■ INSTRUÇÃO ■
Quais linhas das entradas abaixo contêm o termo "terms"? Localize e copie cada uma delas.

Itens de dados

* * * * * * *

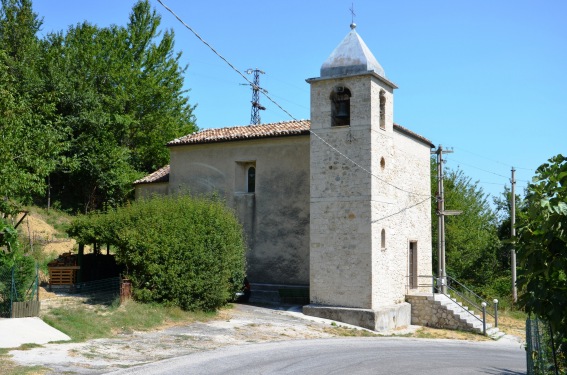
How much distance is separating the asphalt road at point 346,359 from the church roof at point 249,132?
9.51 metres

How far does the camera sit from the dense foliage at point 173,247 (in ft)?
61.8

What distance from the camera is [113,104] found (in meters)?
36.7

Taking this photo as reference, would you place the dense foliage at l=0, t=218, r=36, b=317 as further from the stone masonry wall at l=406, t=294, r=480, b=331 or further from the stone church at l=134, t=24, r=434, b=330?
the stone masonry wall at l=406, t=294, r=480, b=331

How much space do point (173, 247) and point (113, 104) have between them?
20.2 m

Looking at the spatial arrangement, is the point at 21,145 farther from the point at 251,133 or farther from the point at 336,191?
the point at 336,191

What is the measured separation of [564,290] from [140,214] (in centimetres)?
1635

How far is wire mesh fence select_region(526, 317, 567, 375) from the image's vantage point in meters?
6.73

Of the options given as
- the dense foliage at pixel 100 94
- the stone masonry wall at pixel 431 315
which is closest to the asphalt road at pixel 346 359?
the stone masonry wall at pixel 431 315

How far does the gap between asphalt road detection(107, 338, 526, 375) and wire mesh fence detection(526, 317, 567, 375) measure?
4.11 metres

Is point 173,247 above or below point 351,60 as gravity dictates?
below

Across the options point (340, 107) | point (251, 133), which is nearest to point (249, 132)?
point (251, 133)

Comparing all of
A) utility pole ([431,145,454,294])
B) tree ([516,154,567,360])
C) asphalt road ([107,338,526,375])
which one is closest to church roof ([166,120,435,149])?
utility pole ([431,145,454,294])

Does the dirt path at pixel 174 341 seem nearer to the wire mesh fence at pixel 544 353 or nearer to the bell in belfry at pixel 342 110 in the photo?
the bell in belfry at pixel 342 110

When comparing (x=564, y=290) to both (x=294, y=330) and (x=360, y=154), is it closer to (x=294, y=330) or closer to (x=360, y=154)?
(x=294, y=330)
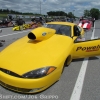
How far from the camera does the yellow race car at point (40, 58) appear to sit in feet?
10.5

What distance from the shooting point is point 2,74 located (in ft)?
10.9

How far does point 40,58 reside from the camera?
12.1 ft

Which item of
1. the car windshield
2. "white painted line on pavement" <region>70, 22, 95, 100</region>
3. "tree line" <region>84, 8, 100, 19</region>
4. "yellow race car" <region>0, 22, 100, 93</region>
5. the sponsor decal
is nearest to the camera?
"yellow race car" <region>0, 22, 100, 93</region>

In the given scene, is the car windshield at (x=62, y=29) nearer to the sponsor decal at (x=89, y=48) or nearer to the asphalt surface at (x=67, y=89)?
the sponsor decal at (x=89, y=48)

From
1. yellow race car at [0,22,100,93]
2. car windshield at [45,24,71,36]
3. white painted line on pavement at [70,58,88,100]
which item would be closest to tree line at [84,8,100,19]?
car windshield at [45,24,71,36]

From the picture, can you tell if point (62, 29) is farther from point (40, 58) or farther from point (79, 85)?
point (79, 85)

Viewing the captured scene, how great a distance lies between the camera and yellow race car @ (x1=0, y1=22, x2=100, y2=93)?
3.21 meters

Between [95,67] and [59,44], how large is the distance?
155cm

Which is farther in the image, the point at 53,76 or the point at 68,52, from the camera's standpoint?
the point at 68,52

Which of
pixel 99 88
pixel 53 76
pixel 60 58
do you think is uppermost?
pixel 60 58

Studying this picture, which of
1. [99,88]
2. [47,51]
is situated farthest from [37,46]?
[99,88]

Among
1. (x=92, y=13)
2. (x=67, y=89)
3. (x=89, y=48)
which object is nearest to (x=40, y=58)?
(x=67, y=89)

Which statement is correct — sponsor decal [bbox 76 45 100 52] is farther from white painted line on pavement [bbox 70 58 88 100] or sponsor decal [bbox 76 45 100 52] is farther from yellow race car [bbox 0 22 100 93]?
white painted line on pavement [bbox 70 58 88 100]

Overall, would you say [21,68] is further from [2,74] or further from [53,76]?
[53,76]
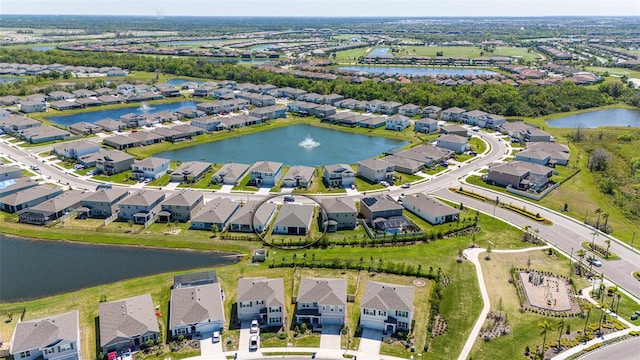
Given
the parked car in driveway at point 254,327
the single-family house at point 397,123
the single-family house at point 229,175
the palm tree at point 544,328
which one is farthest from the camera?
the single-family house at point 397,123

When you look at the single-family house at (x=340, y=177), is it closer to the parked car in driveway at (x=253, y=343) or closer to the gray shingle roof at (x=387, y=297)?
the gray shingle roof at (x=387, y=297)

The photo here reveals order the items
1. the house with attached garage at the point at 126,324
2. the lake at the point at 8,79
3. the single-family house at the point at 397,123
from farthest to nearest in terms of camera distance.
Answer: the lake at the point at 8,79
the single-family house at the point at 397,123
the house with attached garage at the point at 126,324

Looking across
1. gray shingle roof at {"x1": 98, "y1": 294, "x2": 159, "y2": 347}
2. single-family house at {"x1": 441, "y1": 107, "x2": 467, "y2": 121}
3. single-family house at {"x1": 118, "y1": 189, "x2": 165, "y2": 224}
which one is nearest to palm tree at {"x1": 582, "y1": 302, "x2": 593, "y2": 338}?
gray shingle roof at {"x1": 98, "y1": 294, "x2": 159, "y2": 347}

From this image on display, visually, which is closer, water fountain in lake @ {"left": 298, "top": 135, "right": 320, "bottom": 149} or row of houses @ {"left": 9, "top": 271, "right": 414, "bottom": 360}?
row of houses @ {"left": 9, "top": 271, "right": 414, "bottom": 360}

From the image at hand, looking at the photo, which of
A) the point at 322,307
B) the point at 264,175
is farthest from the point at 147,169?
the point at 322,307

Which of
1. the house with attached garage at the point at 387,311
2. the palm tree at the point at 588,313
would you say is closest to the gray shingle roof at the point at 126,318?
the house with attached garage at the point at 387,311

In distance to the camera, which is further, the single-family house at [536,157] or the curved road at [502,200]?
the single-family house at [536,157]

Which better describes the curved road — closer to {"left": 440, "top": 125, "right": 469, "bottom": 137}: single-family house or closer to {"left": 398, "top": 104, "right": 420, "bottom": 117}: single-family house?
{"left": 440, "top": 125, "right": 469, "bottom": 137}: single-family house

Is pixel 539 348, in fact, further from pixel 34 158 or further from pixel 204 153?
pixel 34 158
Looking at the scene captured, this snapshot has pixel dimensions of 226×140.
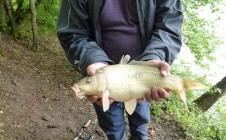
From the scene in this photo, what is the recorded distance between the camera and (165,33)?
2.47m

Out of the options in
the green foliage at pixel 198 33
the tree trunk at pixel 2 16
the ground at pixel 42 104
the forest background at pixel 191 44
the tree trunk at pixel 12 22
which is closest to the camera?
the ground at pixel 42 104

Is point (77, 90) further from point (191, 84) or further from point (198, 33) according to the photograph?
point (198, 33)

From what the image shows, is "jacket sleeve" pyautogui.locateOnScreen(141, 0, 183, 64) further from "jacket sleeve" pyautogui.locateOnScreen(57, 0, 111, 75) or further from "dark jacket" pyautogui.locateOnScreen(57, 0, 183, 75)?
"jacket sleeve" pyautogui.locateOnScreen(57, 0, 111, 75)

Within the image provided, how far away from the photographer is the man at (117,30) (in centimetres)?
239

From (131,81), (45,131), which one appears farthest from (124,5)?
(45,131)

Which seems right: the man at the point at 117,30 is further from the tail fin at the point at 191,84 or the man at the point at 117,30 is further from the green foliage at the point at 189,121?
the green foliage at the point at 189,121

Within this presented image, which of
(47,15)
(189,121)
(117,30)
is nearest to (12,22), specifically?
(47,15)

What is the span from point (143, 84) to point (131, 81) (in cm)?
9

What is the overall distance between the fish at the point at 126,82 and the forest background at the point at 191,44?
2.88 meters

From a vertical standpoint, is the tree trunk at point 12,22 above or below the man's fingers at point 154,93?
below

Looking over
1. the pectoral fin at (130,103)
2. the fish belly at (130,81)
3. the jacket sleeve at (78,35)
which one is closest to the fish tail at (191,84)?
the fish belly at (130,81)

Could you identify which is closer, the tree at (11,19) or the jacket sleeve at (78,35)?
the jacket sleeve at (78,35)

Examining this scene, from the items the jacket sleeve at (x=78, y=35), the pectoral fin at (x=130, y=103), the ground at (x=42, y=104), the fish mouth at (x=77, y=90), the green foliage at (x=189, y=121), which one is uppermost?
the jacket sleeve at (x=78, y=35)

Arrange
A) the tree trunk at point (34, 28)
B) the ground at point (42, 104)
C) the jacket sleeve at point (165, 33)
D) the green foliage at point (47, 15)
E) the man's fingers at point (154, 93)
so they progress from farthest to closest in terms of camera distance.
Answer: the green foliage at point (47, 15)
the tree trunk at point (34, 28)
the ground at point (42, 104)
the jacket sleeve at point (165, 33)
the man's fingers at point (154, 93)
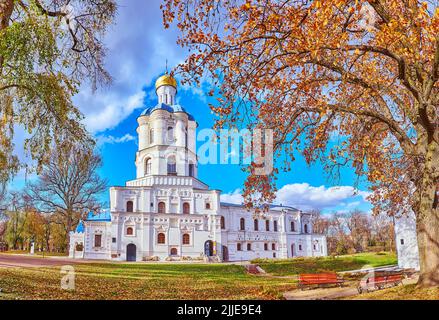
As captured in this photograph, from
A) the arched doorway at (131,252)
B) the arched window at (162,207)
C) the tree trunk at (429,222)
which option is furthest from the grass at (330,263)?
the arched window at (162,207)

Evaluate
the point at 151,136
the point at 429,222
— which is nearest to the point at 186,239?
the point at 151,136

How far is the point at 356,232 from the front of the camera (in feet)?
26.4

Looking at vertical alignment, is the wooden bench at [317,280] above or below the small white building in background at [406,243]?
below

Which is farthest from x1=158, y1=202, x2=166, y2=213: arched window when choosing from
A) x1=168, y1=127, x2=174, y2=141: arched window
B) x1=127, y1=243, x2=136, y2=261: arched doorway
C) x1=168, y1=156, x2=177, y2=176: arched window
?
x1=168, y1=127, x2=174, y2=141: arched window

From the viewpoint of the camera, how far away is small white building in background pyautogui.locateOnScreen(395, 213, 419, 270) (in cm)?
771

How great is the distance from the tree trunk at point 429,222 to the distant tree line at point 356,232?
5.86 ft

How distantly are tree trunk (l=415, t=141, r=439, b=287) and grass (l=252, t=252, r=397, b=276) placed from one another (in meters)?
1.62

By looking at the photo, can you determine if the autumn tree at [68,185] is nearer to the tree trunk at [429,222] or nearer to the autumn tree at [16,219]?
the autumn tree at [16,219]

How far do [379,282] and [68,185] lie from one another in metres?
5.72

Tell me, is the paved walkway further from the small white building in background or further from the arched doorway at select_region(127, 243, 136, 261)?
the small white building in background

* * * * * * *

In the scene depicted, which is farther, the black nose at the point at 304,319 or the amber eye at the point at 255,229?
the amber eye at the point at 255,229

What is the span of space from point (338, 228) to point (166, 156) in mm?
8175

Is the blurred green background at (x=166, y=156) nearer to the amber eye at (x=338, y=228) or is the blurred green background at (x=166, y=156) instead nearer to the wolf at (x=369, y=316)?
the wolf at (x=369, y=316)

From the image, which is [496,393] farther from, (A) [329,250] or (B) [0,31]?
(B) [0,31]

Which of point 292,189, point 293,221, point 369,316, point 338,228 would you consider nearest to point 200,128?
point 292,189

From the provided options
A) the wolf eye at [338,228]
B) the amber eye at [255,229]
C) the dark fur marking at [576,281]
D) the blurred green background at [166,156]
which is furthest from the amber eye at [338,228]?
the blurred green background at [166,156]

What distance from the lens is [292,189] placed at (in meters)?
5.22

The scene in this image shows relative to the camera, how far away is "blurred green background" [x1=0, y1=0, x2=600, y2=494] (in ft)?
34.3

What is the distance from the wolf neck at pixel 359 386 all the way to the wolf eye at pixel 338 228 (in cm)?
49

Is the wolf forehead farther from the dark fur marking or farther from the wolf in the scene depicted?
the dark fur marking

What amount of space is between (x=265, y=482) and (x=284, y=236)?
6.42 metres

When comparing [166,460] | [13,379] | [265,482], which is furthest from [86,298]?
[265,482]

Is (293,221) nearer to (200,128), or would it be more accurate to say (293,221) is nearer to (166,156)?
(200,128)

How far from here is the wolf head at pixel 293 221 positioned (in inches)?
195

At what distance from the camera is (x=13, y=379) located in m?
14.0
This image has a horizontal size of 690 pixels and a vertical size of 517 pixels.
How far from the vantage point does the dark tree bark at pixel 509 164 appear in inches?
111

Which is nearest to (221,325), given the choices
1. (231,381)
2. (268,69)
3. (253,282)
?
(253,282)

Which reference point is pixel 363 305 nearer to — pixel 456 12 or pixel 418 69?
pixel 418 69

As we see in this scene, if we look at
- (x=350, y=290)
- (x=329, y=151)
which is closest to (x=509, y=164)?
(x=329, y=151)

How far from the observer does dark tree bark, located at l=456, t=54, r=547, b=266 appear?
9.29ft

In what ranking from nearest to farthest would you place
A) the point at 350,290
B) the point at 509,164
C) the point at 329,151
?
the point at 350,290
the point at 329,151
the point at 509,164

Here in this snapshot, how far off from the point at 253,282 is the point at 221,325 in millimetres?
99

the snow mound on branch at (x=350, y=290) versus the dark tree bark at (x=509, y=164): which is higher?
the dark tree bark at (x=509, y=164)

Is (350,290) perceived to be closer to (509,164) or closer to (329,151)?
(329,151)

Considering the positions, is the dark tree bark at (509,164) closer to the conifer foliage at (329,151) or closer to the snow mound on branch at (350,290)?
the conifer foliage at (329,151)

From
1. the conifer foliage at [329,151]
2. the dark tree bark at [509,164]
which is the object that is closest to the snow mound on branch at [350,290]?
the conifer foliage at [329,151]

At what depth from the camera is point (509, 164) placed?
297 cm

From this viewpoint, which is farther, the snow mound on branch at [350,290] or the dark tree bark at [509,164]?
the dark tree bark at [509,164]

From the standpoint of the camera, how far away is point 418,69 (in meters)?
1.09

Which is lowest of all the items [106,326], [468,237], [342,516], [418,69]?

* * * * * * *

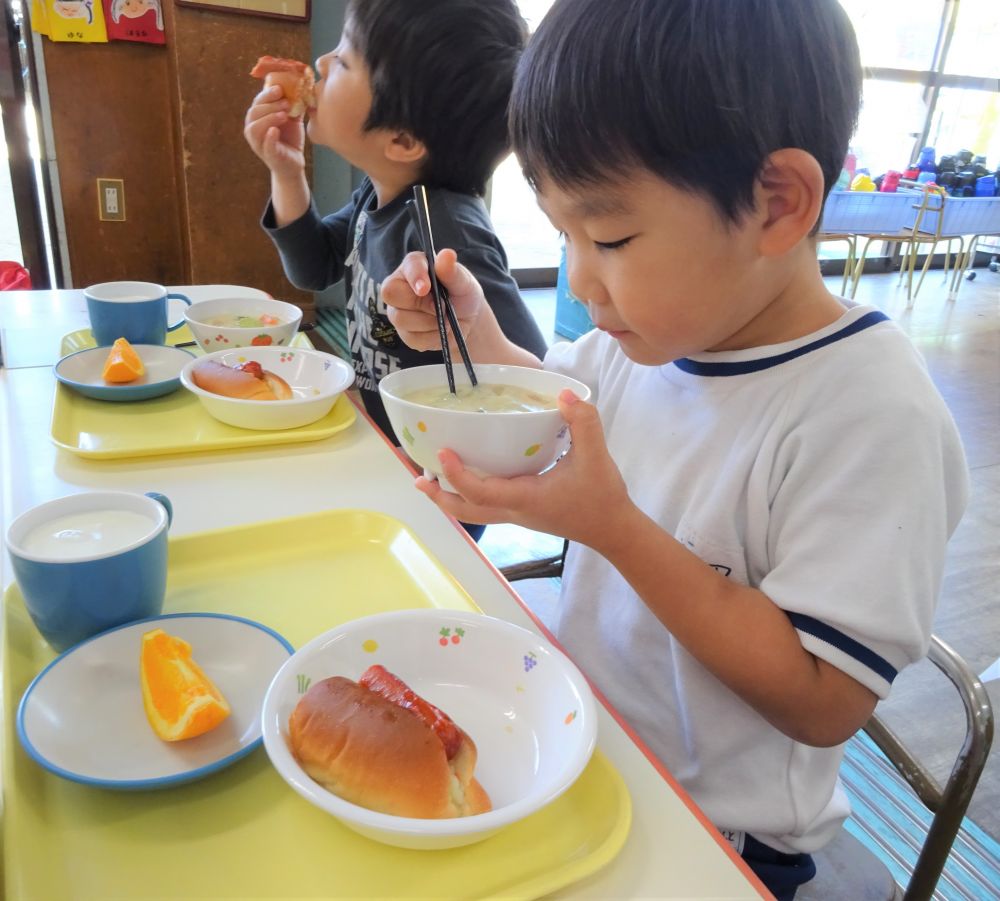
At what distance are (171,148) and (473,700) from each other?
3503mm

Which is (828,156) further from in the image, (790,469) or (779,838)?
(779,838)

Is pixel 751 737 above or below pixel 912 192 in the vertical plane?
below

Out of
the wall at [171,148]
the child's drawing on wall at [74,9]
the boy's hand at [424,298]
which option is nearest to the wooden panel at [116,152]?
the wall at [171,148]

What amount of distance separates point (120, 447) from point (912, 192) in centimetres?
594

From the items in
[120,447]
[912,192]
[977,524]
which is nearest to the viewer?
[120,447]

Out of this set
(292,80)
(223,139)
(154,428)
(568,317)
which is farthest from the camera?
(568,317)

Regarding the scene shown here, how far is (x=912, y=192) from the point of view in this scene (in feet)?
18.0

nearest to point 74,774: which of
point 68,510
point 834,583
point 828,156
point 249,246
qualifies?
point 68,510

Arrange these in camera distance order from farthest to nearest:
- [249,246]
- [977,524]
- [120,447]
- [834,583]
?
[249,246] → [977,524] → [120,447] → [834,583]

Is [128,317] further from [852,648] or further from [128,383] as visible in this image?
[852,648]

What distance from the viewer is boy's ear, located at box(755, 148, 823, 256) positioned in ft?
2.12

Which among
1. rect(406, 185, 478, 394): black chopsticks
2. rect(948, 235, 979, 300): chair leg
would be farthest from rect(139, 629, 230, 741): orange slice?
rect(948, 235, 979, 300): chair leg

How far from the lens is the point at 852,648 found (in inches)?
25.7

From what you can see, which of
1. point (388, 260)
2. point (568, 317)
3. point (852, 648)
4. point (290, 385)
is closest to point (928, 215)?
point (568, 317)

* * * * * * *

■ SOLUÇÃO ■
from farthest to nearest in terms of camera distance.
so they progress from farthest to closest in terms of camera distance.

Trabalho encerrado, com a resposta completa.